**Extracted text:**
.....
Daniel Craig’s hit-or-miss fun with the Bond franchise continues; Spectre is a squeak compared to Skyfall‘s shout (6.0/10)
Here’s a Euthyphro dilemma for the modern cinematic age: is James Bond cool on his own merit or is he cool because he is James Bond? It seems like a no-brainer at first, doesn’t it? After all, how can someone who swaggers into a mansion, shoots up a bunch of assassins, fixes himself a strong drink and then woos a newly widowed woman into bed not be considered cool? The truth is, since Ian Fleming first created and then popularized the super-spy genre in 1962, there has been no shortage of men who fit the Bond mould. Men like Tom Cruise and Ethan Hawke have led franchises that serve the same function as Fleming’s and while none of them have had Bond’s iconic polish or enviable longevity, they have nevertheless raised the bar for what audiences have come to expect from the genre’s preeminent special agent. Yet, in an era of ever expanding budgets, if James Bond expects to retain his position as the quintessential super spy, he will need more than stale stories and tired reliance on sex and visual effects. He will need, in other words, more than Spectre. Calling Spectre, the 24th Bond movie, a disappointment would be a gross understatement but at the same time, it’s hard not to feel at least a little sorry for director Sam Mendes. His previous Bond outing, Skyfall, propelled the franchise to loftier heights than ever before; it was the highest grossing Bond film ever made and critical success as well. Yet, as always, there was unrest among Bond’s legions of fans as they clamoured for a return to simpler times. There was no need for such complex themes and ideas in a James Bond movie, they declared haughtily; well, I hope they’re happy.
.....
**Dataset excerpts:**

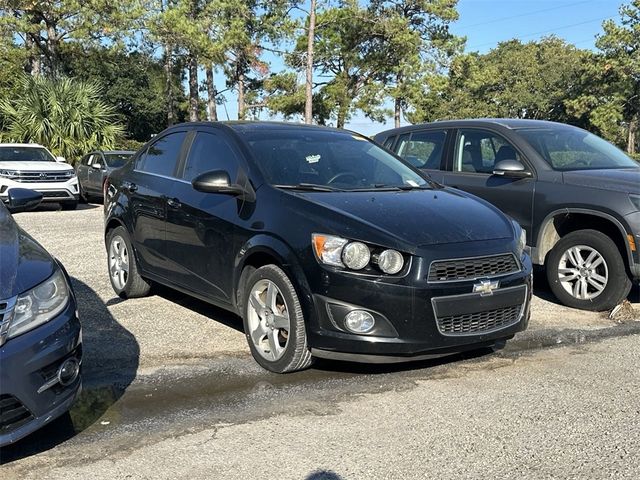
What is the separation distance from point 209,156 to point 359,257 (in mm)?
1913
.....
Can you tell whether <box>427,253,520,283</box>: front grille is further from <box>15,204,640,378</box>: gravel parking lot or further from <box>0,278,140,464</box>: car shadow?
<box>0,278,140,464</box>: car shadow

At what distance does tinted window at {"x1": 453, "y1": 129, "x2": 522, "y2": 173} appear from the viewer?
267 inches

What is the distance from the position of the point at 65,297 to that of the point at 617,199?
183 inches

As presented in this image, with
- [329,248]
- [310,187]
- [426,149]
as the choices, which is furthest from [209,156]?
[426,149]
.....
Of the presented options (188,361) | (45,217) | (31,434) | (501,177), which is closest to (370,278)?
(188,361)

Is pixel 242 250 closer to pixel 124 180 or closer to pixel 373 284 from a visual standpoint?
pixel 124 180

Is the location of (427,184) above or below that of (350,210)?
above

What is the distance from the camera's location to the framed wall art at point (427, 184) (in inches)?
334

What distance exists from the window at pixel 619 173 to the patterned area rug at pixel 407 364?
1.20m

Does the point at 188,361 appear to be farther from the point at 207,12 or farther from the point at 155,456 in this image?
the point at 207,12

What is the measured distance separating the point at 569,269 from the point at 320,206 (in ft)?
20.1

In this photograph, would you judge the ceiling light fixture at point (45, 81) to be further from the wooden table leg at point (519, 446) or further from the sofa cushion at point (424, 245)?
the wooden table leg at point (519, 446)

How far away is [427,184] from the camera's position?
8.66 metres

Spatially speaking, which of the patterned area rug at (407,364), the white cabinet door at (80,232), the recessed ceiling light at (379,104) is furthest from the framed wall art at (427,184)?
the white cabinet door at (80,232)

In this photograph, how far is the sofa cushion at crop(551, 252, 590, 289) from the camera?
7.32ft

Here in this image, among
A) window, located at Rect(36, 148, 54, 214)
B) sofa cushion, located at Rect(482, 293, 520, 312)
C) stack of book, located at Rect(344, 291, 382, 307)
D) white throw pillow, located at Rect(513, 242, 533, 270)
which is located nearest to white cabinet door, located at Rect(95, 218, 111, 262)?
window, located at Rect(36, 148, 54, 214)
.....
Could you continue the Spectre review after its last sentence, which ends "well, I hope they're happy"?

**Exercise answer:**
In literally every conceivable aspect, Spectre fails to match the sophistication and vision its predecessor aspired towards. Even if topping Skyfall is a big ask, there is still little excuse for what Spectre ended up being. From the individual performances to the script to the cinematography, Spectre doesn’t just fail to deliver, it fails to even attempt to deliver. This isn’t the case of a film shooting for the stars and failing to reach them, it’s a case of a film refusing to even launch; almost like Mendes realized that he could never top Skyfall and decided then that he wasn’t even going to try. The result is a film that has undone all the forward progress of its predecessor and introduced a malaise into the franchise that its successor will have to fight long and hard to overcome. The film’s biggest flaw lies in its unoriginality. Every aspect of the film’s story can be traced back to genre staples; if not in the exact execution, then certainly in its broader conception. There is the eternal question of whether Bond still has it (if you have to ask so often, you probably already know the answer), the ham-fisted attempt at topical relevance (drones and internet surveillance) and a magic bullet cure for all the problems that the plot presents. The various Bond tropes – the hallmark phrases (“Shaken, not stirred), the cars and the shiny toys –once charming eccentricities that served as icing on a solid cake, now form most of the cake itself. Yet, in the few aspects that the film did break from tradition, the results were disastrous. For instances, where Bond films once had a dry, subtle wit in them, Spectre introduced a more gag-based physical comedy that felt uncomfortably at odds with the tone of most of the film.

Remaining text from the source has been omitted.